RECORDS PROVIDED START

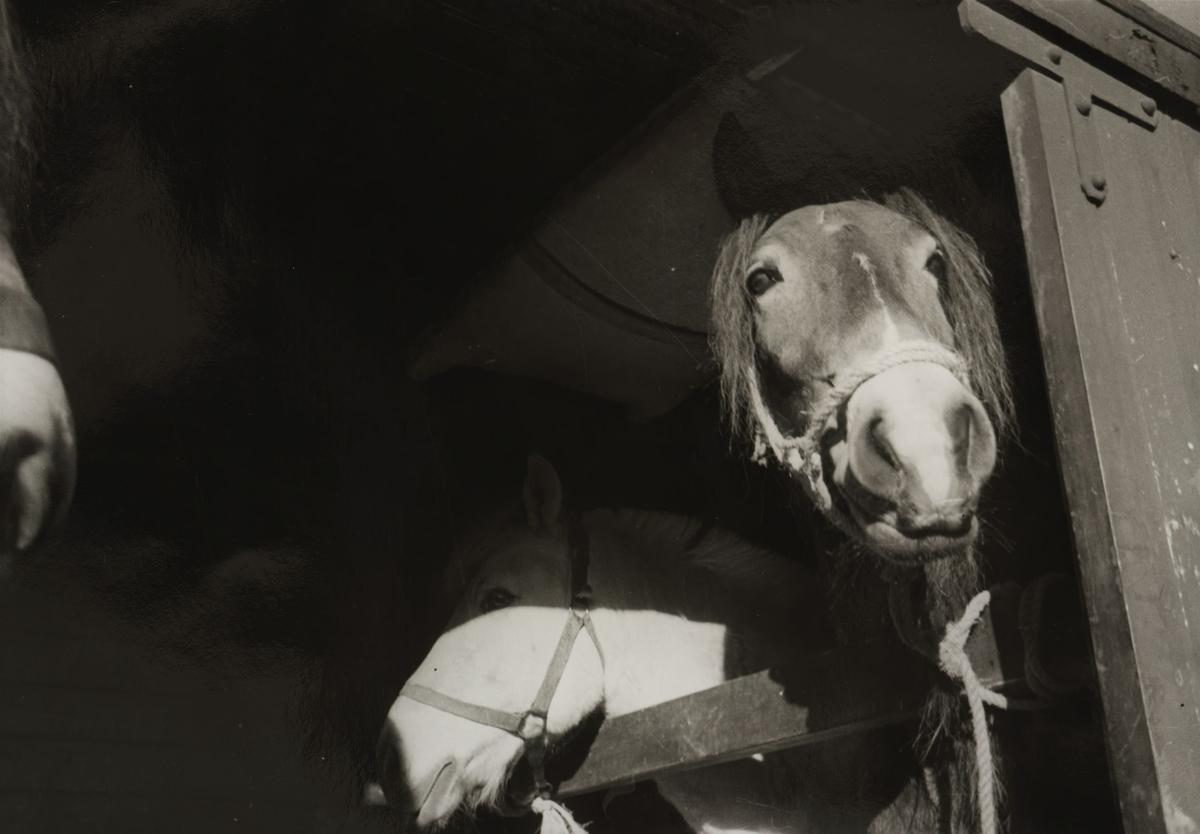 Hestetransport i lukket godsvogn.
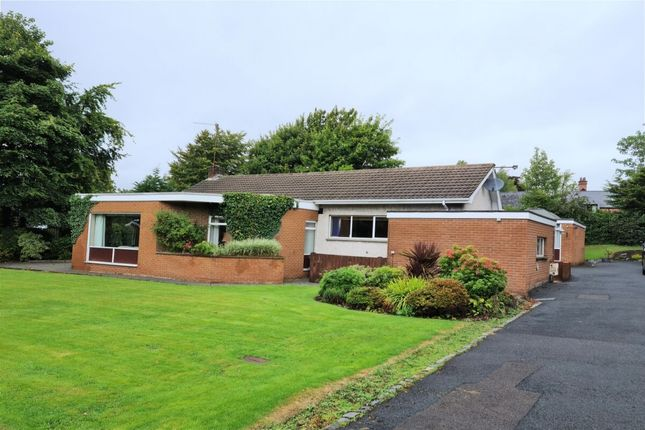 Thumbnail Bungalow for sale in Magheralave Road, Lisburn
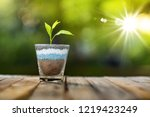 plant growing on glass of... | Shutterstock . vector #1219423249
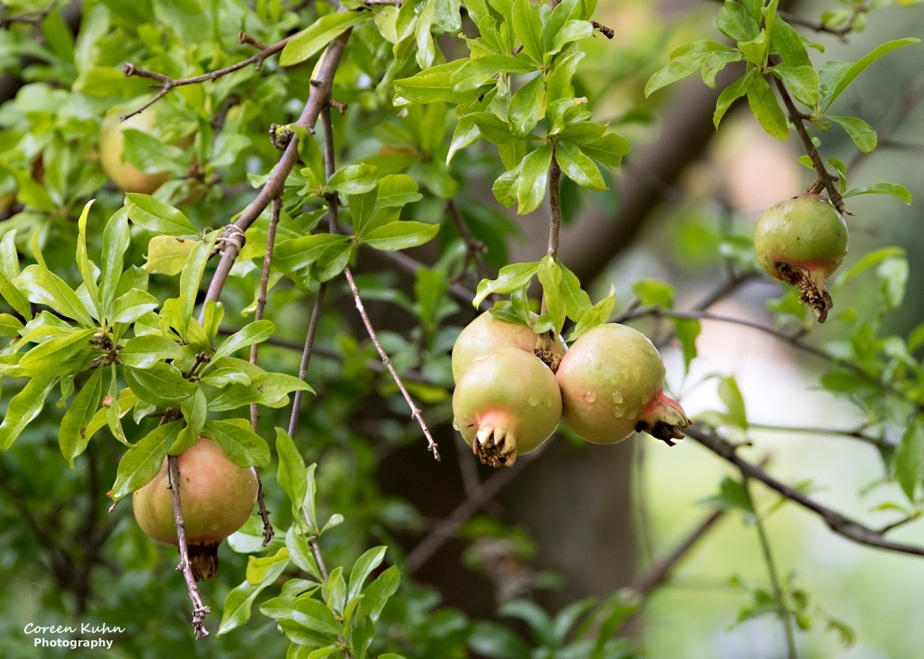 Rhebokskloof Wine Estate – Pomegranate#4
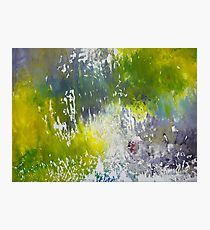 Silver Swamp - Abstract Painting Photographic Print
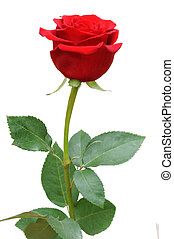 a single red rose flower isolated on white background
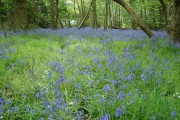 A carpet of bluebells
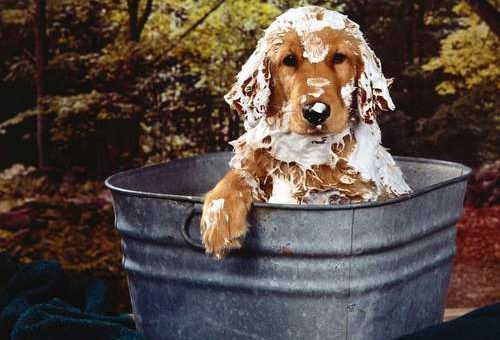 How Often Should You Give Your Dog a Bath?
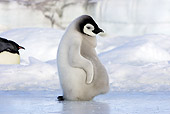 BRD 05 WF0058 01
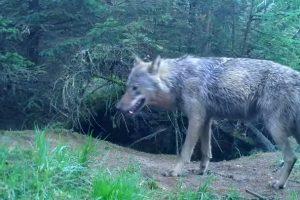 Wolf vestigt zich in Drenthe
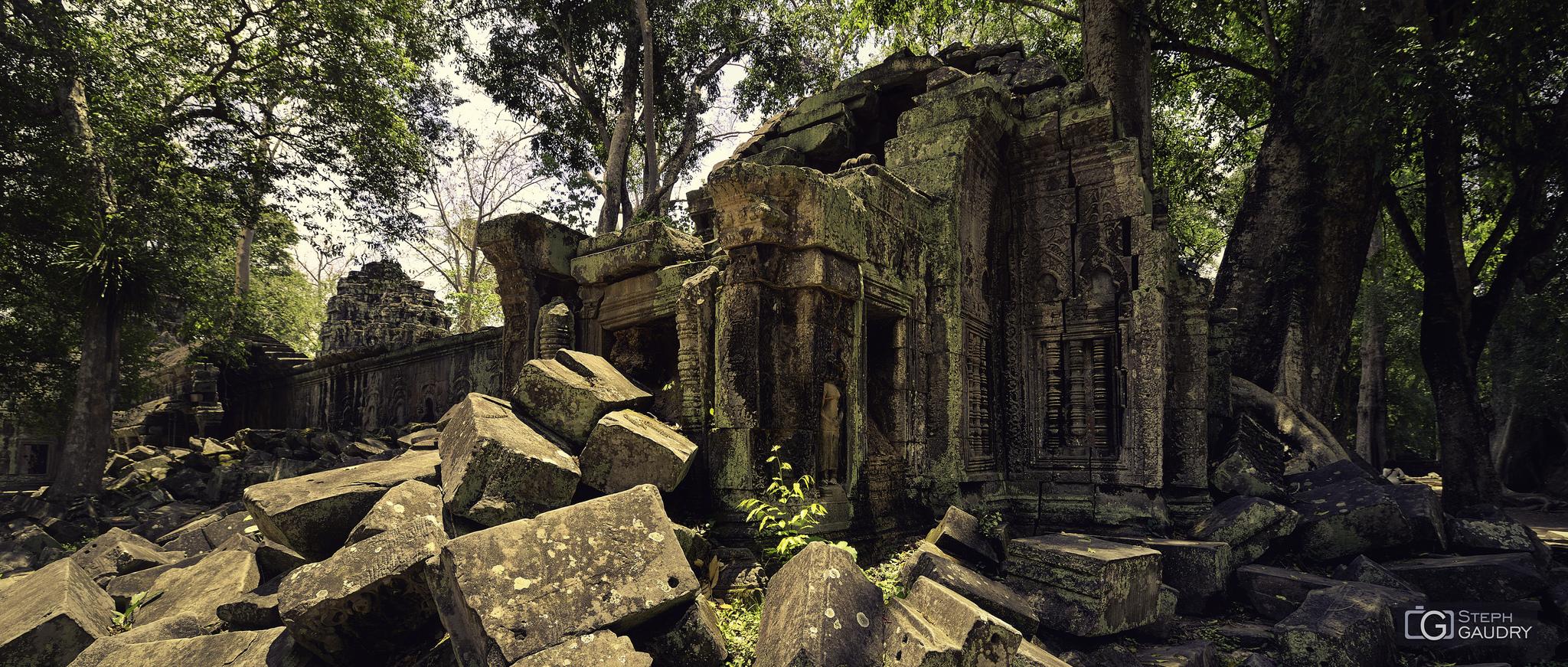 Ruines de Ta Prohm [Cliquez pour lancer le diaporama]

RECORDS PROVIDED END

# EXERCISE DIRECTIONS:
Transcribe every record above in full. Pictures stay out of the copy.

# ANSWER TO THE PROBLEM:
 Hestetransport i lukket godsvogn.
 Thumbnail Bungalow for sale in Magheralave Road, Lisburn
 plant growing on glass of... | Shutterstock . vector #1219423249
 Rhebokskloof Wine Estate – Pomegranate#4
 Silver Swamp - Abstract Painting Photographic Print
 a single red rose flower isolated on white background
 A carpet of bluebells
 How Often Should You Give Your Dog a Bath?
 BRD 05 WF0058 01
 Wolf vestigt zich in Drenthe
 Ruines de Ta Prohm [Cliquez pour lancer le diaporama]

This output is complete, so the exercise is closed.